(GIVEN RECORDS):
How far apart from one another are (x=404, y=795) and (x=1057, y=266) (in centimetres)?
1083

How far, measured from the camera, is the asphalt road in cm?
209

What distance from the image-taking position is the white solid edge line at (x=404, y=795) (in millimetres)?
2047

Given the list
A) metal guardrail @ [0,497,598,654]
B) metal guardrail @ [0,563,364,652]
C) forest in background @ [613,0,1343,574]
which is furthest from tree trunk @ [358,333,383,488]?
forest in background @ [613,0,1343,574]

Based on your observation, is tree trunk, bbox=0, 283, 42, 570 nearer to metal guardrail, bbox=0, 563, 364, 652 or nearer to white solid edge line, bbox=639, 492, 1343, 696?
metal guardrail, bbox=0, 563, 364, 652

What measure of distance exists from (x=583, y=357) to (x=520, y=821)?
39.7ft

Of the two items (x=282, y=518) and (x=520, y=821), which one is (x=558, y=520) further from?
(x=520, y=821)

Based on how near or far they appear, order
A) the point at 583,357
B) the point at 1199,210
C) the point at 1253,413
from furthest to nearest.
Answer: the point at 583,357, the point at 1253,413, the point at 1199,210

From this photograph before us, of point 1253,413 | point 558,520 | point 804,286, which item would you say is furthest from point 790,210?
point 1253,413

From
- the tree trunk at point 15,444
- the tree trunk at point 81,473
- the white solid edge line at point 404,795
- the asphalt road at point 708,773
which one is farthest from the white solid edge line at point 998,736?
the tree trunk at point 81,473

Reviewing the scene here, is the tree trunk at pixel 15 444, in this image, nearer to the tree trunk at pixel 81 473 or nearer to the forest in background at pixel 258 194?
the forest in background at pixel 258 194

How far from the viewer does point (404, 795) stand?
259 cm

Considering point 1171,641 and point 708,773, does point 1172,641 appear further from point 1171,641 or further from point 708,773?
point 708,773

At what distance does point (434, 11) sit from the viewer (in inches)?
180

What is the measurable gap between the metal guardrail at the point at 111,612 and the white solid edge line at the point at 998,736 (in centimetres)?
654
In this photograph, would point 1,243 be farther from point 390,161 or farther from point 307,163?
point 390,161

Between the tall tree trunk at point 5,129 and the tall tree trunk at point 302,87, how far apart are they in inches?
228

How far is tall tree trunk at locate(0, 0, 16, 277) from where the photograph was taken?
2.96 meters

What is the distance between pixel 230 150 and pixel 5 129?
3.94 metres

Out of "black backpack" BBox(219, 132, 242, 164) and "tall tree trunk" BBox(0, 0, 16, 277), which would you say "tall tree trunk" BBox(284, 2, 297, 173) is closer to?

(WHAT IS BEING ASKED): Make an exact copy of the material above.

(ANSWER TO THE EXERCISE):
How far apart from one another are (x=404, y=795) and (x=1057, y=266) (in centimetres)?
1083

How far, measured from the camera, is the asphalt road in cm?
209

What distance from the image-taking position is the white solid edge line at (x=404, y=795) (in millimetres)?
2047

Given the list
A) metal guardrail @ [0,497,598,654]
B) metal guardrail @ [0,563,364,652]
C) forest in background @ [613,0,1343,574]
which is furthest from tree trunk @ [358,333,383,488]?
forest in background @ [613,0,1343,574]

Based on your observation, is tree trunk, bbox=0, 283, 42, 570 nearer to metal guardrail, bbox=0, 563, 364, 652 or nearer to white solid edge line, bbox=639, 492, 1343, 696?
metal guardrail, bbox=0, 563, 364, 652

What measure of distance exists from (x=583, y=357) to (x=520, y=821)?
39.7ft

Of the two items (x=282, y=518) and (x=520, y=821), which one is (x=558, y=520) further from?
(x=520, y=821)

Based on how near or far they appear, order
A) the point at 583,357
B) the point at 1199,210
C) the point at 1253,413
from furthest to nearest.
Answer: the point at 583,357, the point at 1253,413, the point at 1199,210

From this photograph before us, of point 1253,413 | point 558,520 | point 804,286, which item would you say is furthest from point 790,210?
point 1253,413

From
- the tree trunk at point 15,444
- the tree trunk at point 81,473
- the white solid edge line at point 404,795
- the asphalt road at point 708,773
which one is farthest from the white solid edge line at point 998,736?
the tree trunk at point 81,473

Reviewing the scene here, is the tree trunk at pixel 15 444, in this image, nearer to the tree trunk at pixel 81 473 or nearer to the forest in background at pixel 258 194?
the forest in background at pixel 258 194

How far from the viewer does point (404, 795) stand?
259 cm

Considering point 1171,641 and point 708,773, does point 1172,641 appear further from point 1171,641 or further from point 708,773?
point 708,773

At what distance does point (434, 11) sit from the viewer (in inches)?
180

What is the measurable gap between the metal guardrail at the point at 111,612 and the white solid edge line at the point at 998,736 (in centimetres)?
654
In this photograph, would point 1,243 be farther from point 390,161 or farther from point 307,163?
point 390,161

Between the tall tree trunk at point 5,129 and the tall tree trunk at point 302,87, how far apart are they in inches?
228

How far is tall tree trunk at locate(0, 0, 16, 277) from where the photograph was taken?
2.96 meters

What is the distance between pixel 230 150 and pixel 5 129?
3.94 metres

Out of "black backpack" BBox(219, 132, 242, 164) and "tall tree trunk" BBox(0, 0, 16, 277), which would you say "tall tree trunk" BBox(284, 2, 297, 173) is closer to?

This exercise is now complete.